EXTRACT »
Actual: Two 3Ware 7506-4LP cards.
Why: I needed PATA cards to go with my PATA drives, and also wanted to
put the two PCI-X slots on my motherboard to use. I found exactly two
PATA PCI-X controller cards: The 3Ware, and the Acard AEC-6897. Given
that the Acard's Linux driver compatibility looked really, really
iffy, I went with the 3Ware. I briefly considered the 7506-8 model,
which would've saved me about $120, but figured I'd be better off
distributing the bandwidth over two PCI-X slots rather than one.


SOFTWARE
Initial: Linux software RAID 5 and XFS or JFS.
Actual: Linux software RAID 5 and JFS.
Why: Initially I planned on software RAID knowing that the Highpoint
(and the equivalent Promise and Adaptec cards) didn't do true hardware
RAID. Even after switching over to 3Ware (which *does* do true
hardware RAID), everything I saw and read convinced me that software
RAID was still the way to go for performance, long-term compatibility,
and even 400GB extra space (given I'd be building one large RAID 5
array instead of two smaller ones).

I saw *lots* of conflicting benchmarks on whether XFS or JFS was the
way to go. Ultimately
<URL:http://pcbunn.cacr.caltech.edu/gae/3ware_raid_tests.htm> pushed
me toward JFS, but I suspect I could have gone XFS with no difficulty
whatsoever.


COST
As implied above, I paid $2070 plus sales tax for the drives. I lucked
out and found a terrific eBay deal for a prebuilt system containing
the above-mentioned case and motherboard, two Xeon 2.8GHz CPUs, a DVD
drive, and 2GB memory for $1260 including shipping labor aside, I'd
have paid *much* more to build an equivalent system myself. The 3Ware
cards were $240 each, no shipping or tax, from Monarch Computer. With
miscellaneous costs (such as a Cooler Master 4-in-3 drive cage and an
80GB boot drive from Best Buy for $40 after rebates), I paid under
$4100, tax and shipping included, for everything. At $1.46/GB *plus* a
powerful dual-CPU system, boatloads of memory, and a spare drive, I am
quite satisfied with the overall bang for the buck.

WORK INSTRUCTIONS »
1. Turn the paragraph of the RAID server write-up that begins "As implied above, I paid" into a short bulleted list that keeps its main figures.
2. Write the next part of the RAID server write-up, picking up after its last sentence.

EXCERPTED DATA »
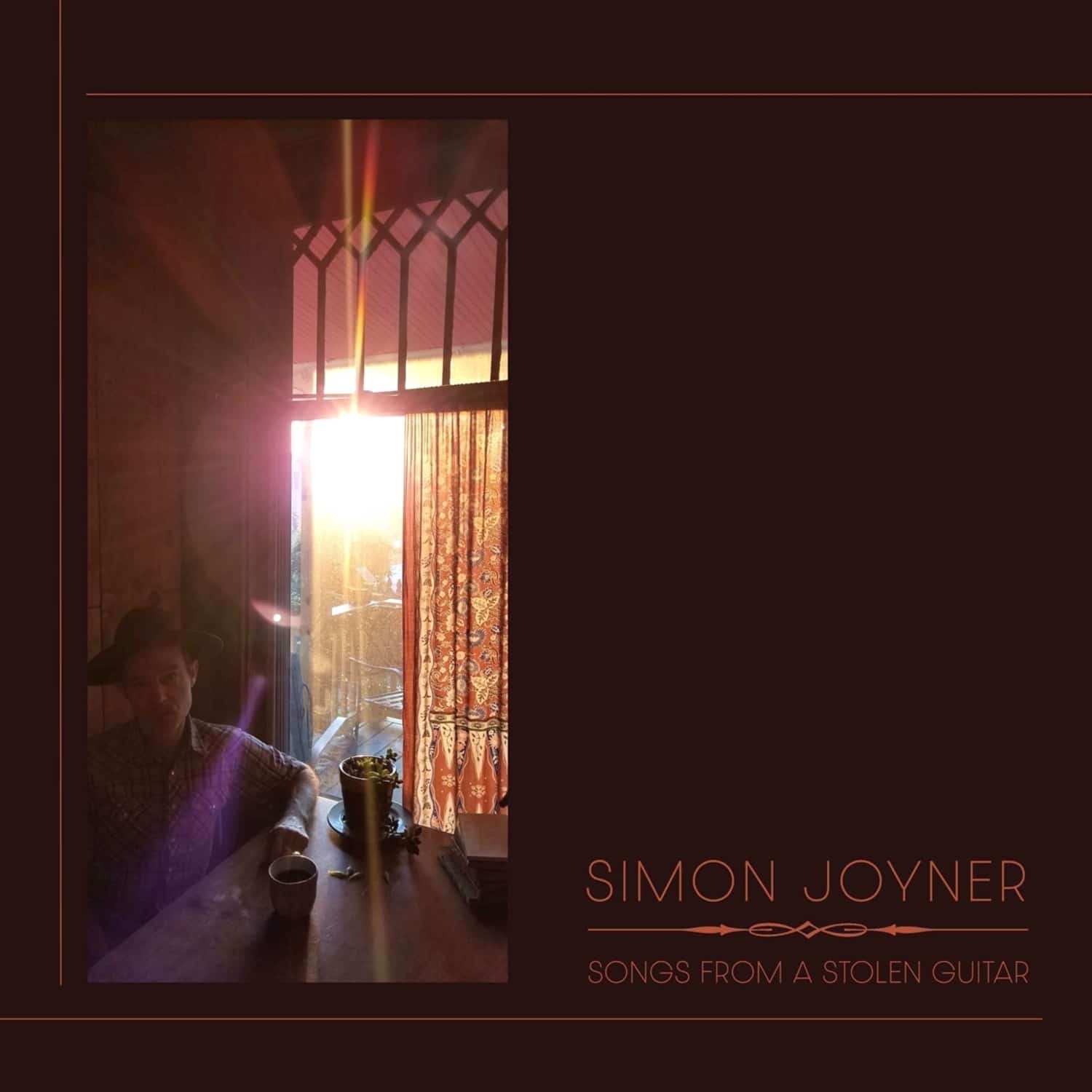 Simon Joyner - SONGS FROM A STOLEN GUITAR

---

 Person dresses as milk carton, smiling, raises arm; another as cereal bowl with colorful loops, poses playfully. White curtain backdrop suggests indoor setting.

==

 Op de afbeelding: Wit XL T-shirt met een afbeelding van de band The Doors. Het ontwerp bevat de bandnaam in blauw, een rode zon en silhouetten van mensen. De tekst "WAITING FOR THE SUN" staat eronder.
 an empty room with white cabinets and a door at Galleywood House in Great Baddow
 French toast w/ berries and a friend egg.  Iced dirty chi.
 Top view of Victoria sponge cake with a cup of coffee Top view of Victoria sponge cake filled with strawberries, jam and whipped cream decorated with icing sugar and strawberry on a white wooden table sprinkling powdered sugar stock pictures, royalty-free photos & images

EXERCISE ANSWERS »
1.
- Drives: $2070 plus sales tax.
- Prebuilt system from eBay (the case and motherboard, two Xeon 2.8GHz CPUs, a DVD drive, 2GB memory): $1260 including shipping, far less than building an equivalent system.
- Two 3Ware cards from Monarch Computer: $240 each, with no shipping or tax.
- Other costs included a Cooler Master 4-in-3 drive cage and an 80GB boot drive from Best Buy ($40 after rebates).
- Total: under $4100 with tax and shipping, or $1.46/GB, plus a powerful dual-CPU system, plenty of memory, and a spare drive, which leaves the writer quite satisfied with the value.

2.
ASSEMBLY: HARDWARE
I spent most of the assembly time on the physical assembly part; it's
astonishing just how long the simple tasks of opening up each
retail-boxed drive, screwing the drive into the drive cage, putting
the cage into the case, removing the cage and the drive when you
realize you've put the drive in with the wrong mounting holes,
reinstalling the drive and cage, etc., etc. take! My studio apartment
still looks like a computer store exploded inside it.

3Ware wisely provides PATA master-only cables with its cards, which
saved some room, but my formerly-roomy case nonetheless looks like the
rat's nest to end all rat's nests inside.


ASSEMBLY: SOFTWARE
I'd gone ahead and installed Fedora Core 3 with the boot drive only
before the controller cards arrived. The 3Ware cards present each
PATA drive as a SCSI device (/dev/sd[a-h]). Once booted, I used mdadm
to create the RAID array (no partitions; just whole drives). While the
array chugged along to create the parity information (about four
hours), I then created one large LVM2 volume group and logical volume
on top of the array, then created one large JFS file system.

By the way, I found a RAID-related bug with Fedora Core's bootscripts;
see <URL:https://bugzilla.redhat.com/beta/show_bug.cgi?id=129633>).


RESULTS
'df -h':
/dev/mapper/VolGroup01-LogVol00
2.6T 221G 2.4T 9% /mnt/newspace


'mdadm --detail /dev/md0':
Version : 00.90.01
Creation Time : Wed Feb 16 01:53:33 2005
Raid Level : raid5
Array Size : 2734979072 (2608.28 GiB 2800.62 GB)
Device Size : 390711296 (372.61 GiB 400.09 GB)
Raid Devices : 8
Total Devices : 8
Preferred Minor : 0
Persistence : Superblock is persistent

Update Time : Sat Feb 19 16:26:34 2005
State : clean
Active Devices : 8
Working Devices : 8
Failed Devices : 0
Spare Devices : 0

Layout : left-symmetric
Chunk Size : 512K

Number Major Minor RaidDevice State
0 8 0 0 active sync /dev/sda
1 8 16 1 active sync /dev/sdb
2 8 32 2 active sync /dev/sdc
3 8 48 3 active sync /dev/sdd
4 8 64 4 active sync /dev/sde
5 8 80 5 active sync /dev/sdf
6 8 96 6 active sync /dev/sdg
7 8 112 7 active sync /dev/sdh
Events : 0.319006


'bonnie++ -s 4G -m 3ware-swraid5-type -p 3 ; \
bonnie++ -s 4G -m 3ware-swraid5-type-c1 -y & \
bonnie++ -s 4G -m 3ware-swraid5-type-c2 -y & \
bonnie++ -s 4G -m 3ware-swraid5-type-c3 -y &'
(To be honest these results are just a bunch of numbers to me, so any
interpretations of them are welcome. I should mention that these were
done with three distributed computing [BOINC, mprime, and
Folding@Home] projects running in the background. Although 'nice -n
19' each, they surely impacted CPU and perhaps disk performance
somewhat.)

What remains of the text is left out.